Phase VII — Game Theory for Optimization & Robotics | Week 14 | 2.5 hours The minimax theorem is LP strong duality in disguise — solving a game is just solving two dual LPs.
Robust control for an AMR minimizes worst-case cost — a zero-sum game between the controller and disturbances. Casting this as an LP connects to the duality theory from Chapters 4–5: the dual variables are the adversary's optimal strategy, and strong duality guarantees that the robot's guarantee equals the adversary's threat. This is how real-time robust MPC is solved.
Player 1 (row, maximizer) with payoff matrix $A \in \mathbb{R}^{m \times n}$ solves:
$$\max_{v, p} \quad v$$ $$\text{s.t.} \quad A^T p \geq v \cdot \mathbf{1}_n$$ $$\quad \mathbf{1}_m^T p = 1, \quad p \geq 0$$
Here $p \in \mathbb{R}^m$ is the mixed strategy and $v$ is the guaranteed value. The constraint $A^T p \geq v \cdot \mathbf{1}$ says: for every column $j$, player 1's expected payoff is at least $v$.
The dual of Player 1's LP is Player 2's (column, minimizer) problem:
$$\min_{w, q} \quad w$$ $$\text{s.t.} \quad A q \leq w \cdot \mathbf{1}_m$$ $$\quad \mathbf{1}_n^T q = 1, \quad q \geq 0$$
By LP strong duality (both problems have feasible solutions since $\Delta_m$ and $\Delta_n$ are non-empty):
$$v^* = w^* \quad \Longleftrightarrow \quad \max_p \min_q p^T A q = \min_q \max_p p^T A q$$
This is precisely Von Neumann's minimax theorem. The 1928 game theory result predated LP duality (Dantzig, 1947) — but both are manifestations of the same mathematical structure.

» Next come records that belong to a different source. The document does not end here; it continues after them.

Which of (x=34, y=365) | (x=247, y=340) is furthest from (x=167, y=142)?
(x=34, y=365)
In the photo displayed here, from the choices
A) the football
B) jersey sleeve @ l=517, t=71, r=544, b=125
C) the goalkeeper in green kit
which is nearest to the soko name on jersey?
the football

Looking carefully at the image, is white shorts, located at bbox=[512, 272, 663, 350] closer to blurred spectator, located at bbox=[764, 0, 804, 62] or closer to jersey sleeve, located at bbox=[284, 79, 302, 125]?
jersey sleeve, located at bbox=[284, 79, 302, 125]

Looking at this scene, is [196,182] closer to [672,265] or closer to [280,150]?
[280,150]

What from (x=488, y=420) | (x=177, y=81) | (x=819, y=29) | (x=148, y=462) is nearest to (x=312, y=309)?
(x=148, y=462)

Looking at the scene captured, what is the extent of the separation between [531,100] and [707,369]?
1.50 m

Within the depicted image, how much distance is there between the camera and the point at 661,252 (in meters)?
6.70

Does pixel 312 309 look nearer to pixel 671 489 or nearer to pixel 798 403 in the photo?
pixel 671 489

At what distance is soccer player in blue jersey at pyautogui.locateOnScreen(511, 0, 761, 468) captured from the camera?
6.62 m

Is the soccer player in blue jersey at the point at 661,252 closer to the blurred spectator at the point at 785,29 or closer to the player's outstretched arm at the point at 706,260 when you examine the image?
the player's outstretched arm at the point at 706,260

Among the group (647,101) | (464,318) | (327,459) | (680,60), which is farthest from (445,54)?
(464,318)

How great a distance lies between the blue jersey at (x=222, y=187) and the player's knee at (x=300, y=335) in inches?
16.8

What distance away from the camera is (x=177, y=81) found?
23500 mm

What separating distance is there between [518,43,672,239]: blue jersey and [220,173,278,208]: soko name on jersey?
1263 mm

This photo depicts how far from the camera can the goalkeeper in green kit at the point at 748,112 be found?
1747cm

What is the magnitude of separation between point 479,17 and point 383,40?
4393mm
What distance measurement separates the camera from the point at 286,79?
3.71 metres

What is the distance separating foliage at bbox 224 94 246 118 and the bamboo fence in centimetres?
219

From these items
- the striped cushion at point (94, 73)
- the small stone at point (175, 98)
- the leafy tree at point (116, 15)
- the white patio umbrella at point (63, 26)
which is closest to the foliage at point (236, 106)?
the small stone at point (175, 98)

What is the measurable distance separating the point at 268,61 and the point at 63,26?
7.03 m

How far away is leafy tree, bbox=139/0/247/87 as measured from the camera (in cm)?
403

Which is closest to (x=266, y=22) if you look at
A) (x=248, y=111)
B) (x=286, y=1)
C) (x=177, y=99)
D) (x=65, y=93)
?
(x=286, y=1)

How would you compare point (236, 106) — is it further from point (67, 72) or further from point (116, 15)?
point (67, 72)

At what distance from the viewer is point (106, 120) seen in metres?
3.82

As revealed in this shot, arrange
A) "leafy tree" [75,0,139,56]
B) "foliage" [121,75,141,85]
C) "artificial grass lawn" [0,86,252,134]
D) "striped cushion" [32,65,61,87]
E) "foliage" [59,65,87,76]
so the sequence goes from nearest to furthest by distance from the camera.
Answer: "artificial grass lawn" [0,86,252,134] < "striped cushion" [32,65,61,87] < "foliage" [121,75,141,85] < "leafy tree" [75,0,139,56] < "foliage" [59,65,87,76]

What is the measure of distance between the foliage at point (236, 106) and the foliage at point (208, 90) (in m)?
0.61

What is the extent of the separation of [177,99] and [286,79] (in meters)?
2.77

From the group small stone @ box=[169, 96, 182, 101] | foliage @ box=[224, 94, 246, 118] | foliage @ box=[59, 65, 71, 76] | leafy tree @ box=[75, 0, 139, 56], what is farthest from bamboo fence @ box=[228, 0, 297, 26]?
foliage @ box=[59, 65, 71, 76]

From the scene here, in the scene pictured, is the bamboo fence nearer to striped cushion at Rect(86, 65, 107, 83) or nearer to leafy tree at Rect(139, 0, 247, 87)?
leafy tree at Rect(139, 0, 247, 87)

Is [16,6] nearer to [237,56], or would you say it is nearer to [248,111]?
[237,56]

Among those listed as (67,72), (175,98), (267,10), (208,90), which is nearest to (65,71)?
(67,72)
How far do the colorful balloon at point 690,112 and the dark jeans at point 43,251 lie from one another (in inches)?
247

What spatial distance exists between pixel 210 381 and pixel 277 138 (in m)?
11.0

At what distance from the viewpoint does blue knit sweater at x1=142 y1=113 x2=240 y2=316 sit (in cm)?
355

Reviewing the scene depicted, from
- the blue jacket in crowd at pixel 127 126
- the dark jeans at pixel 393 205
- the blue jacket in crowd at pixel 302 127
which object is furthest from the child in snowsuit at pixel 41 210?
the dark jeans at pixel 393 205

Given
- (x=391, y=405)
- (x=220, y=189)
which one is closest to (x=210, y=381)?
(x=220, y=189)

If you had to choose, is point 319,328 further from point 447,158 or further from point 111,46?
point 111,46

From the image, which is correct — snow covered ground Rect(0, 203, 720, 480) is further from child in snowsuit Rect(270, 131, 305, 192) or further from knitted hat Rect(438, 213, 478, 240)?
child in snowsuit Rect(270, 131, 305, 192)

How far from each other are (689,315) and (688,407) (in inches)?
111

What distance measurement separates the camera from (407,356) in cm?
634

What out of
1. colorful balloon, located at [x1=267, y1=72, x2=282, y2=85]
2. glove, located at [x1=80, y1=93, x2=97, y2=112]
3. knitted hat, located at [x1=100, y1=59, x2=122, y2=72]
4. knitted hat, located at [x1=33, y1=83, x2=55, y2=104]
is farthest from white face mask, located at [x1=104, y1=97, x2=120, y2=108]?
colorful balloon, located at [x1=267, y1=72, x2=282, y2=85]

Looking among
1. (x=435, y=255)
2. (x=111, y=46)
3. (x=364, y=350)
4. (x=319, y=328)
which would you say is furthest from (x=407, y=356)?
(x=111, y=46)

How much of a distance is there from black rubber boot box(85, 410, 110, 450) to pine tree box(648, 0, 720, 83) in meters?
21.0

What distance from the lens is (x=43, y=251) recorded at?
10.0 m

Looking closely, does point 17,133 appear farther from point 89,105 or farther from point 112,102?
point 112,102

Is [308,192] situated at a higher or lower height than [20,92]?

To use scipy.optimize.linprog (which minimizes), we negate the row player's objective:
Row player: minimize $-v$ subject to $-A^T p + v \cdot \mathbf{1} \leq 0$, $\sum p_i = 1$, $p \geq 0$.
Alternatively, define decision variable $x = (p_1, \ldots, p_m, v)$ and build the constraint matrices.
| LP/Duality Concept (Ch 4–5) | Game Theory Counterpart |
|---|---|
| Primal feasible | Valid mixed strategy |
| Dual feasible | Opponent's valid strategy |
| Optimal value | Game value $v^*$ |
| Strong duality | Minimax theorem |
| Dual variables | Opponent's equilibrium strategy |
| Complementary slackness | Support of equilibrium |
import numpy as np
from scipy.optimize import linprog
def solve_zero_sum_lp(A):
"""Solve a zero-sum game via LP.
Returns (v*, p*, q*) — game value and optimal mixed strategies.
"""
m, n = A.shape
# --- Row player (maximizer): max v s.t. A^T p >= v*1, sum(p)=1, p>=0 ---
# Variables: x = [p_0, ..., p_{m-1}, v]
# Minimize -v => c = [0,...,0, -1]
c = np.zeros(m + 1)
c[-1] = -1 # minimize -v
# Inequality: -A^T p + v * 1 <= 0 (i.e., A^T p >= v*1)
# For each column j: -sum_i A[i,j]*p_i + v <= 0
A_ub = np.zeros((n, m + 1))
A_ub[:, :m] = -A.T
A_ub[:, -1] = 1.0
b_ub = np.zeros(n)
# Equality: sum(p) = 1
A_eq = np.zeros((1, m + 1))
A_eq[0, :m] = 1.0
b_eq = np.array([1.0])
# Bounds: p_i >= 0, v unrestricted
bounds = [(0, None)] * m + [(None, None)]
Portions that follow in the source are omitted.